*** Begin section ***
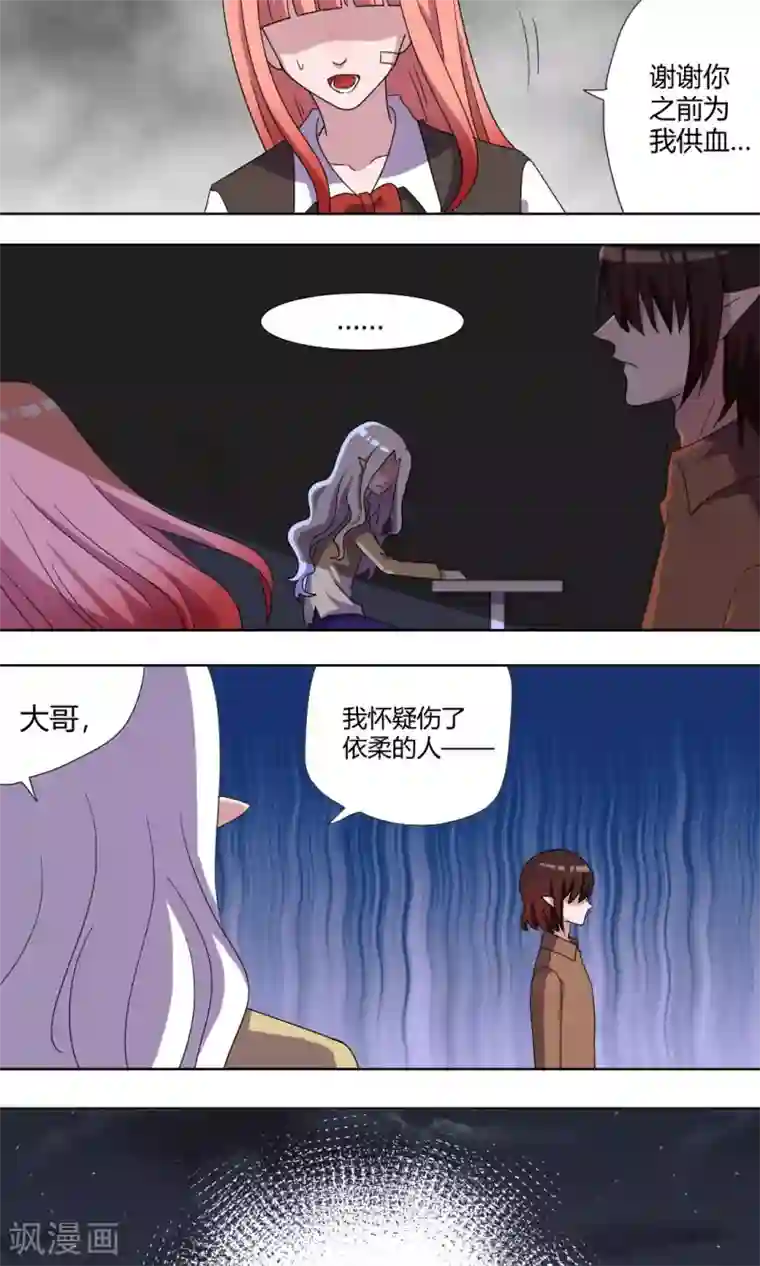 泳衣男友无删减漫画第66话 小果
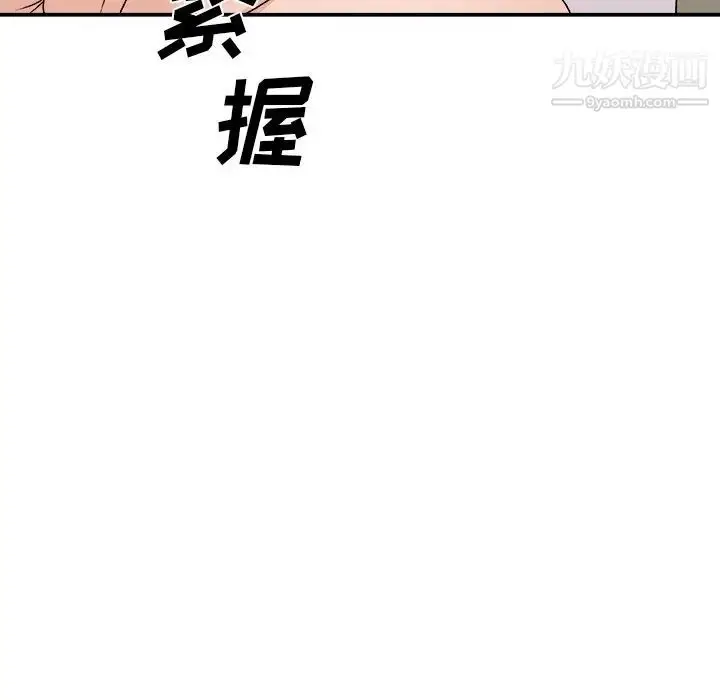 漫画《主播小姐》第79话第23张图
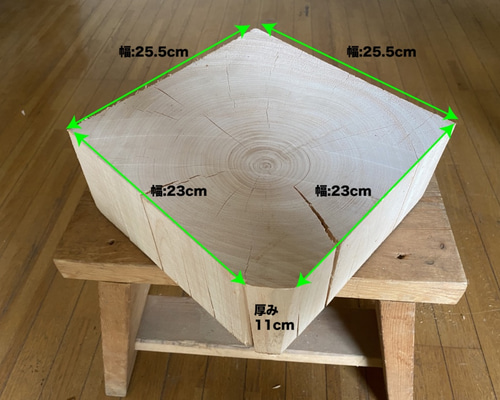 （未使用品）樹種不明　置物　木　小物 木材 kids04-kotaisa.jpg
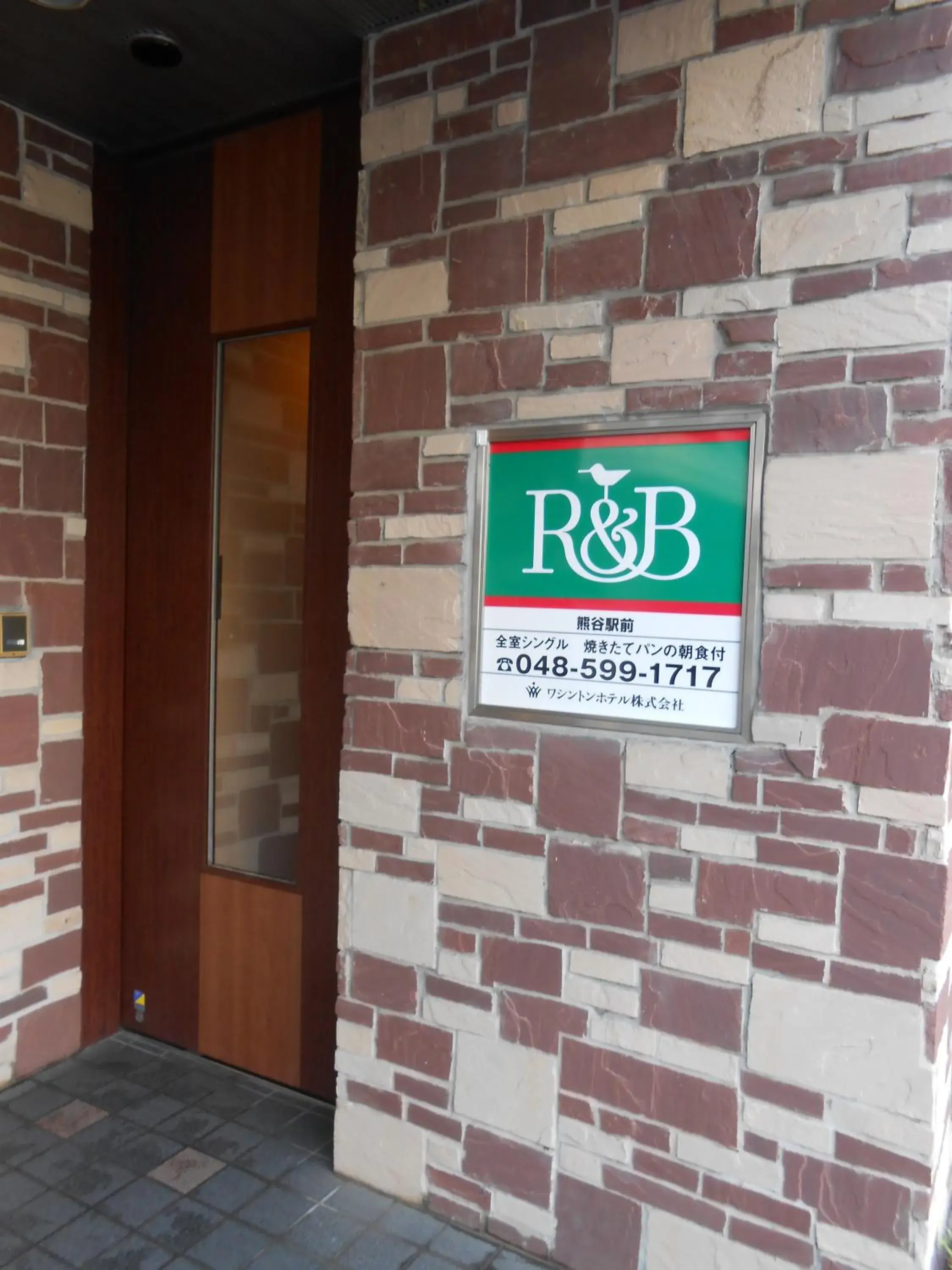 Facade/entrance in Washington R&B Hotel Kumagaya Ekimae Facade/entrance in Washington R&B Hotel Kumagaya Ekimae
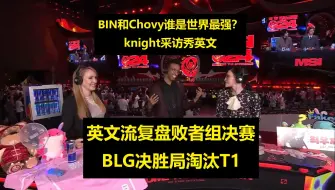 Download Video: 【英文中字】24MSI英文流赛后复盘败者组决赛BLG淘汰T1，Knight采访秀英文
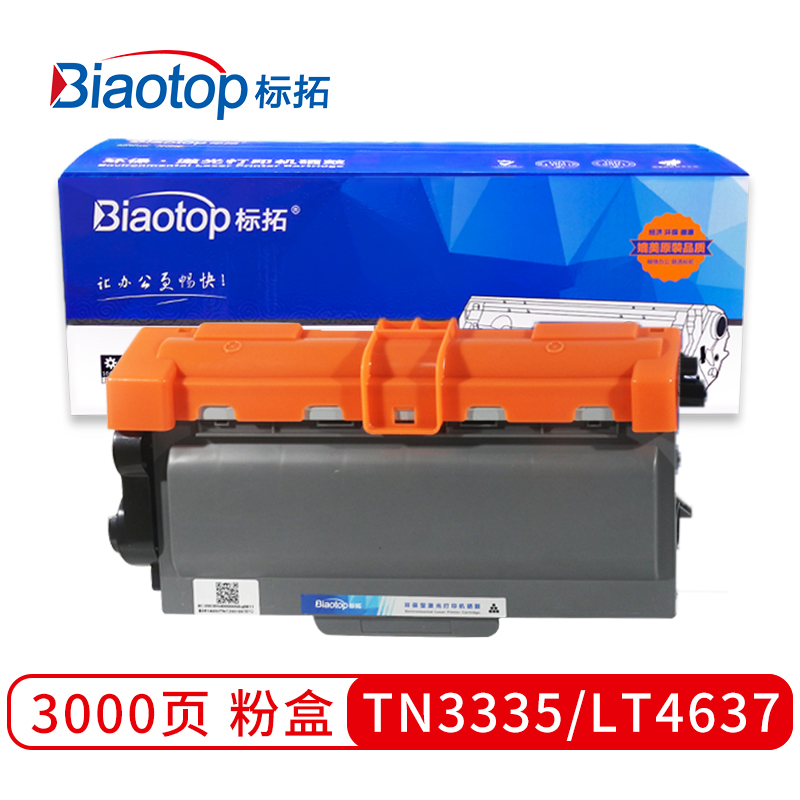 标拓（Biaotop）TN3335/LT4637粉盒适用兄弟HL-5440 DCP-8110  MFC-8510/8512/8515/8550 联想 LJ3700D  黑色   黑色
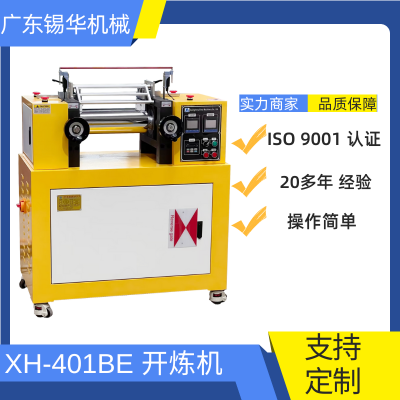 锡华供应XH-401BE-160实验型电加热开炼机系列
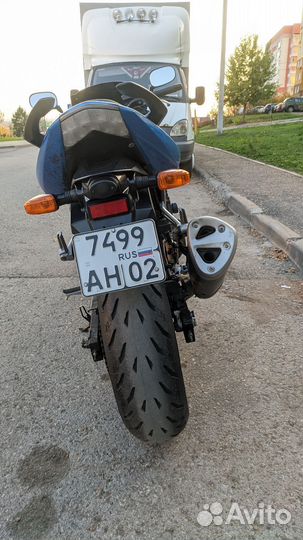Kawasaki Z750S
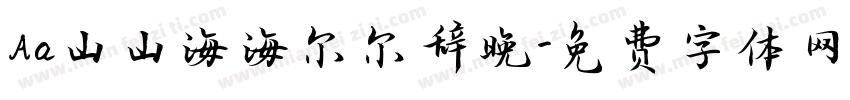 Aa山山海海尔尔辞晚字体转换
*** End section ***
* [Task description] Reproduce each of the rows above verbatim, in their original order, and leave out the pictures.

* [Answer for this exercise]
 泳衣男友无删减漫画第66话 小果
 漫画《主播小姐》第79话第23张图
 （未使用品）樹種不明　置物　木　小物 木材 kids04-kotaisa.jpg
 Facade/entrance in Washington R&B Hotel Kumagaya Ekimae Facade/entrance in Washington R&B Hotel Kumagaya Ekimae
 Download Video: 【英文中字】24MSI英文流赛后复盘败者组决赛BLG淘汰T1，Knight采访秀英文
 标拓（Biaotop）TN3335/LT4637粉盒适用兄弟HL-5440 DCP-8110  MFC-8510/8512/8515/8550 联想 LJ3700D  黑色   黑色
 锡华供应XH-401BE-160实验型电加热开炼机系列
Kawasaki Z750S
 Aa山山海海尔尔辞晚字体转换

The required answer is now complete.